This project has received funding from the European Union’s Horizon 2020 research and innovation programme under grant agreement No 825299.
This tool was build as part of the GoURMET Project to complete Direct Assessment evaluation on machine translation models and is open sourced under GPL v3. Issues should be raised via the GitHub issues. Code changes can be proposed by opening a pull request.
Direct Assessment is a standard evaluation approach used in academic research to assess the quality of translation. This approach differs from automatic evaluation such as BLEU as the evaluation is carried out by a human rather than an algorithm. The goal of Direct Assessment is to evaluate a translation model by asking a human to compare the quality of a machine translated sentence to a human translated sentence where the human translation is assumed to be the gold standard.

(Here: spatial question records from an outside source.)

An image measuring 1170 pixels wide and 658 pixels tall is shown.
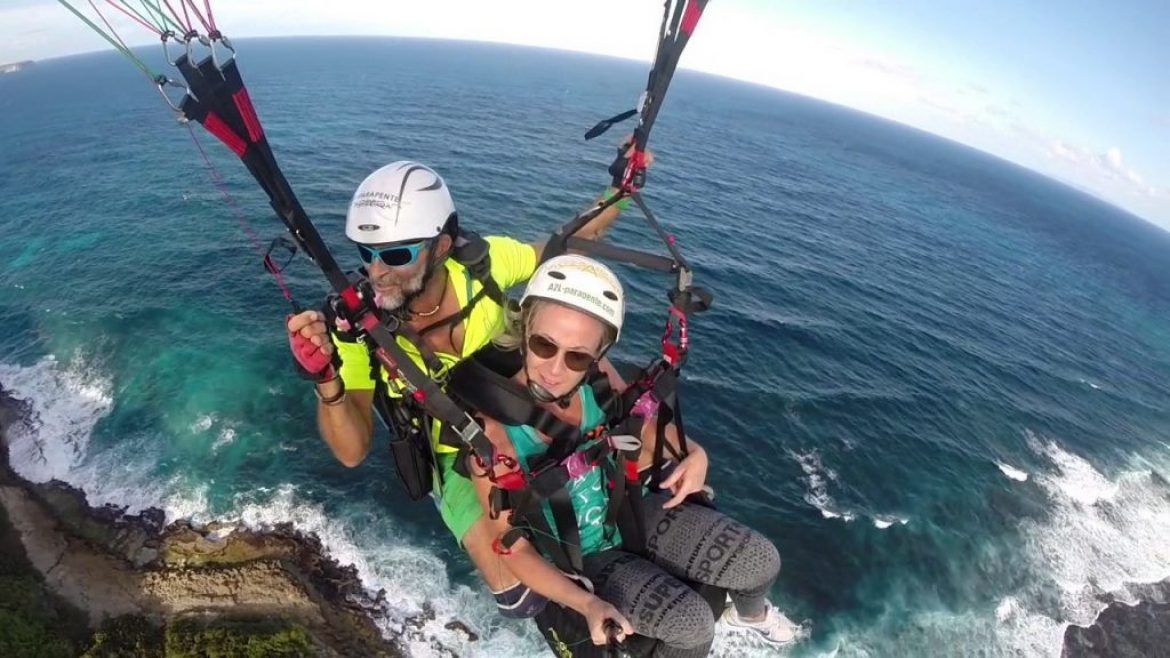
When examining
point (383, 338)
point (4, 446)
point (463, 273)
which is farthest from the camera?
point (4, 446)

For each case there must be a set of three sentences.
- A sentence in the source language
- The same sentence translated into the target language by a human
- The same sentence translated into the target language by a machine
The evaluator will be shown the human translated sentence and the machine translated sentence and asked to rate on a scale from 0 to 100
- If the machine translated sentence adequately expresses the meaning of the human translated sentence.
- The machine translated sentence is a well-written phrase or sentence that is grammatically and idiomatically correct
A more in-depth explanation of Direct Assessment can be found in the papers Continuous Measurement Scales in Human Evaluation of Machine Translation and Is all that Glitters in Machine Translation Quality Estimation really Gold?.